Ниланджана предложила Ларри еще воды. Его бокал опустел. Он пустел уже много раз.
После возвращения в Найт-Вэйл он не пошел домой, потому что у него не было дома. Он не пошел в полицию, потому что не думал, что там ему смогут чем-то помочь. Он не пошел навестить родню, поскольку знал, что родни у него нет. Вместо этого он отправился к ученым, которые, возможно, помогли бы ему понять, что же с ним произошло.
Он жил в некоем пустынном параллельном мире, сначала один, а потом с людьми, которые потихоньку стали там появляться. Он подружился с этими людьми, и все они были из Найт-Вэйла. Все они были похожи на Ларри: жили себе обычной жизнью, пока земля вдруг не раскалилась, а потом провалилась, отправив их в бескрайнее пустынное ничто.
Люди из пиццерии «Большой Рико». Сам Большой Рико. Почти вся школьная баскетбольная команда. Чарли Баир, начальник дневной смены в супермаркете «Ральфс», который оказался там с огромным ящиком молока без лактозы.
– Ларри, вы один из немногих, кто вблизи видел нападение многоножки, – сказала Ниланджана. – Мы думали, что вы погибли. Мы думали, что все те люди погибли.
– Ну, может, и так. Не знаю. Рико привел меня к своему заведению, но там его больше не было. Он сказал, что по соседству работает симпатичный ученый по имени Карлос и, возможно, мне следует обратиться к нему со всем этим делом.
– А как вы вернулись? Как вы пережили все то, что с вами сделала многоножка? – спросила Ниланджана. – Услышав о вашем исчезновении, я отправилась к вам домой. Там все исчезло, теперь там лишь песчаная яма. Все, что мне удалось найти среди обломков, – это диораму. Она у меня в квартире. Диорама с Дороти.
– А, помню такую, – усмехнулся он, одновременно вздрогнув. – Я вложил в них массу труда. Жаль, что спасти удалось только одну.
– Она потрясающая, Ларри. Вы прекрасный художник.
Он промолчал. Он не был уверен, как принять комплимент. Он во многом не был уверен.
– Вот вы все о многоножке твердите, – произнес он. – Видел я эту многоножку, но на меня она никогда не нападала. И уж точно не набрасывалась на мой дом.
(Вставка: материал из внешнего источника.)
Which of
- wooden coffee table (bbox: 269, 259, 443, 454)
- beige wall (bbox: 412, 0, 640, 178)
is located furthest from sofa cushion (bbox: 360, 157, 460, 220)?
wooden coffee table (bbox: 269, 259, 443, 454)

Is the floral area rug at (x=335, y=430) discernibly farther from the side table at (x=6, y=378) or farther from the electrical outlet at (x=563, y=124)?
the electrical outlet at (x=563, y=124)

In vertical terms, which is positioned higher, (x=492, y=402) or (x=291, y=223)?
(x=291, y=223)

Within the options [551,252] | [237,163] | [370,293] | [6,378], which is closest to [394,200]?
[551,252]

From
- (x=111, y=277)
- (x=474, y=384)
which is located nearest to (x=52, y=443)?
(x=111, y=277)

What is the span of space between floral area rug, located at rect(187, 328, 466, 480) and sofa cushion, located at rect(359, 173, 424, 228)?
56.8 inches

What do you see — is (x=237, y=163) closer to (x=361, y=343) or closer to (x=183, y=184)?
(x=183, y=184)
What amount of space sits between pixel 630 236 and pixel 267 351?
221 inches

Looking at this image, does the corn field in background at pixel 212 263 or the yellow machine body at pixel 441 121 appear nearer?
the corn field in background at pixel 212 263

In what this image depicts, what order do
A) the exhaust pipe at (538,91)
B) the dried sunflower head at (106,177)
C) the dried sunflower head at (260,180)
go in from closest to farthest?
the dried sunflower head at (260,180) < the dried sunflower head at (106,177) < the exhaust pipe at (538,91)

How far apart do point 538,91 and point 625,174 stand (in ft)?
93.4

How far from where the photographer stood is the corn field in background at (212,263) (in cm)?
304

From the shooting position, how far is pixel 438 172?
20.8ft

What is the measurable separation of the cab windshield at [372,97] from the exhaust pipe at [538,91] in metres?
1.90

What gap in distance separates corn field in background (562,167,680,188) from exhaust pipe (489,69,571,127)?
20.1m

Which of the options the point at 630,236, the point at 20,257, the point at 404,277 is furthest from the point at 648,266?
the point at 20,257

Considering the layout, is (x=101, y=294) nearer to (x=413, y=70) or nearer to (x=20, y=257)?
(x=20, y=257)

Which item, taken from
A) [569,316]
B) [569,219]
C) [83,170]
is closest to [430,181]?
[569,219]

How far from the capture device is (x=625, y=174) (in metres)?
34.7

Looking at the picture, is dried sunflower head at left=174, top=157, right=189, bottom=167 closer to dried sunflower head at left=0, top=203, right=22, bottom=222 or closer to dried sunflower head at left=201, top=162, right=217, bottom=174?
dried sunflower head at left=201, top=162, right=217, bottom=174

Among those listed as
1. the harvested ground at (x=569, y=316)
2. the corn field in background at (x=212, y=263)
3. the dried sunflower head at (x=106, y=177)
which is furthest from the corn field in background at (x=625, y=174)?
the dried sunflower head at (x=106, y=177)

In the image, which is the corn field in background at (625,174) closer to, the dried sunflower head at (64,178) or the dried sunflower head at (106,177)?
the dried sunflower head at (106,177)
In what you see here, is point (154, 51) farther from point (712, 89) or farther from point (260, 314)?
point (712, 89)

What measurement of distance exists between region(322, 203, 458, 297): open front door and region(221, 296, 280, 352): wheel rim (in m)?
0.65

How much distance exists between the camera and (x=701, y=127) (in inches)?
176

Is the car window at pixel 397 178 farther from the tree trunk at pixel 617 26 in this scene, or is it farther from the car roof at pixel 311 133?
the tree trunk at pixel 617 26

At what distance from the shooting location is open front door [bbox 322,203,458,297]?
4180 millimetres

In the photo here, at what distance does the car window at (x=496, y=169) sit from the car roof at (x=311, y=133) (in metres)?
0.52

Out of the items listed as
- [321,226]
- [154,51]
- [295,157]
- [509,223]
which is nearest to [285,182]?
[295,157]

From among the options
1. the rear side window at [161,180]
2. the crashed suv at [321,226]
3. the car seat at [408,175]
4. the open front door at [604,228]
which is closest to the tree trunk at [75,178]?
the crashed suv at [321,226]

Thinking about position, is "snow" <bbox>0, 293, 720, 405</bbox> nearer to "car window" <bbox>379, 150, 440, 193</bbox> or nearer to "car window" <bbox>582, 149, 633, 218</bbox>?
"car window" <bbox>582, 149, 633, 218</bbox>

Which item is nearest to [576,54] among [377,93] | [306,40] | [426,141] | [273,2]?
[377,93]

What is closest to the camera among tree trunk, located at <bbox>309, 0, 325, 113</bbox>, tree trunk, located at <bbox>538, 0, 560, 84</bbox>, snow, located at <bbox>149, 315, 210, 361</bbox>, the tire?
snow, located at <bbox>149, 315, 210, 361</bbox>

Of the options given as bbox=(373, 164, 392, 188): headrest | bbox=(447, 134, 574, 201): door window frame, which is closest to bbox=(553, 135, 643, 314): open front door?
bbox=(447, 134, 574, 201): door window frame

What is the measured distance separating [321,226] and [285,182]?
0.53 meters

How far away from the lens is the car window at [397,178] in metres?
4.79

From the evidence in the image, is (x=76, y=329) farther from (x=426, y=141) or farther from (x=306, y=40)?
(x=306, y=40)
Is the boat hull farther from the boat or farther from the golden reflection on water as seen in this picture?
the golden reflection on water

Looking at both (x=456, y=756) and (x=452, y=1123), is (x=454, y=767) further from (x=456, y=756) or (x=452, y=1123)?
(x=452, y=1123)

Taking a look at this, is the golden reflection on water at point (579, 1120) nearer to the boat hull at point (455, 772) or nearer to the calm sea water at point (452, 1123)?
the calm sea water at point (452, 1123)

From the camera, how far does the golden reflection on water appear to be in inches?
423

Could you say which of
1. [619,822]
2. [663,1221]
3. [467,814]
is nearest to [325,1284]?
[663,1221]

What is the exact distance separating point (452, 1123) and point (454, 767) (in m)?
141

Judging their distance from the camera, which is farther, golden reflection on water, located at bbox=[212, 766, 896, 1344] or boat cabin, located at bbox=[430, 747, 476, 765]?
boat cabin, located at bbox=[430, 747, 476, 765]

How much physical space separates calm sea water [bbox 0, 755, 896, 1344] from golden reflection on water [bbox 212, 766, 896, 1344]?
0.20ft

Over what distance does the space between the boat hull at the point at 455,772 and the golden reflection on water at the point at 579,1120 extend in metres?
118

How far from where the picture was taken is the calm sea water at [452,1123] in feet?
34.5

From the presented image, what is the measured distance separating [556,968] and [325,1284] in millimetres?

Он жил в доме на дальней окраине города. Он рисовал, сочинял музыку и писал. Поливал растения и работал в саду. Иногда разгадывал кроссворды и частенько готовил или читал.
Однажды пол у него под ногами исчез вместе с его работами, книгами и музыкой. Дом куда-то провалился, и он тоже. Не было никакого чудовища. Никакого поглощения. Яма и внезапное падение. Ларри падал долго, так долго, что падение сменилось ощущением парения в воздухе. Иногда он воображал, что движется вверх, и если ему удавалось хорошенько сосредоточиться, он мог внушить своему телу это ощущение, переключаясь между падением и взлетом. Это было сродни оптическому обману, когда видишь сразу два образа. В конечном итоге падение ему наскучило, и он задремал. Очнувшись, он обнаружил, что лежит на полу в незнакомой комнате.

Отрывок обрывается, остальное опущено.